Don Alfredo contó mentalmente y dijo:

—Treinta reales cada una.

—¿Crees en las casualidades? —preguntó Víctor con sorna.

—En absoluto, compañero. No sé de qué va esto, pero me parece evidente que estas tres putas fueron asesinadas por el mismo sujeto. Y no me digas que fue un chulo porque si no de qué iba a haberles dejado treinta reales. Se hubiera llevado esos dineros.

—Pues voilá. Ahí quería yo ir a parar. Me voy a ver al comisario.

El comisario Buendía, que como siempre parecía ocupado y de muy buen humor, recibió a Víctor con los brazos abiertos:

—Hombre, mi más preciada promesa… ¿Qué se le ofrece, don Víctor? ¿Tienen todo lo que necesitan?

—Sí, sí, don Horacio.

—Tome asiento, Ros, tome asiento.

El joven se sentó en una de las dos sillas situadas frente a la enorme mesa repleta de papeles tras los que se adivinaba al rechoncho Buendía. Una lámina que representaba al monarca presidía aquella amplia estancia que daba a la concurrida Puerta del Sol.

—Tengo un caso que quisiera investigar —expuso Víctor.
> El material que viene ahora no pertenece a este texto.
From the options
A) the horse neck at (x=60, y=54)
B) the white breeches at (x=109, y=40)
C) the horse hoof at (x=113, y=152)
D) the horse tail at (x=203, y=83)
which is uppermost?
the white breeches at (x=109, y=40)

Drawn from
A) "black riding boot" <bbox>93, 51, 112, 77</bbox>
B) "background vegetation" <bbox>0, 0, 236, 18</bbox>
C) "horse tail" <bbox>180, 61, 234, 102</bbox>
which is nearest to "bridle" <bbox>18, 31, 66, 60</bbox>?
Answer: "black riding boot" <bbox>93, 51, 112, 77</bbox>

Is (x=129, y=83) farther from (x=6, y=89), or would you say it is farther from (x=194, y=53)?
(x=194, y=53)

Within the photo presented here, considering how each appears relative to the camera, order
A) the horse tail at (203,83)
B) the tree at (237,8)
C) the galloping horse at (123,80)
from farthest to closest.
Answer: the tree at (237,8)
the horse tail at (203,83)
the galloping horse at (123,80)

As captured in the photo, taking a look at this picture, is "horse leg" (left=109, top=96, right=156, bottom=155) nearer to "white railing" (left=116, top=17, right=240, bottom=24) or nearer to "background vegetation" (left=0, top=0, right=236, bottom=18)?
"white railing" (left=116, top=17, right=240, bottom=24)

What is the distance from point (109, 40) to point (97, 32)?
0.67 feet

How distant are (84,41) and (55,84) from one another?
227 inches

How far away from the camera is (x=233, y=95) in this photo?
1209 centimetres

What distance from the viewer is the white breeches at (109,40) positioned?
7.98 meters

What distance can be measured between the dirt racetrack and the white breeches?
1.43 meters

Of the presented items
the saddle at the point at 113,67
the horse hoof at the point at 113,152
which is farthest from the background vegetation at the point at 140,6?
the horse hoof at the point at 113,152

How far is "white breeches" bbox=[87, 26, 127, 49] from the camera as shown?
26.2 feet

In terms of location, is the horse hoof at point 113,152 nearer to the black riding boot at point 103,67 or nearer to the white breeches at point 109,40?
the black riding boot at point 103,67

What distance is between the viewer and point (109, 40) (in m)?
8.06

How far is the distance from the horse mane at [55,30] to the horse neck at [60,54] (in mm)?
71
—Pues diga, diga. Para eso estamos.

El subinspector Ros explicó a su superior cómo había sabido de la muerte de las tres prostitutas y le habló de su desconfianza inicial a estudiar aquel caso aunque de inmediato le relató lo poco que sabía sobre el asunto, a saber, que las tres habían sufrido idénticas heridas y el curioso detalle de los treinta reales. Solicitó a su jefe un operativo de quince agentes para «iniciar las pesquisas» y le aseguró que obtendría resultados si se ponía «manos a la obra inmediatamente».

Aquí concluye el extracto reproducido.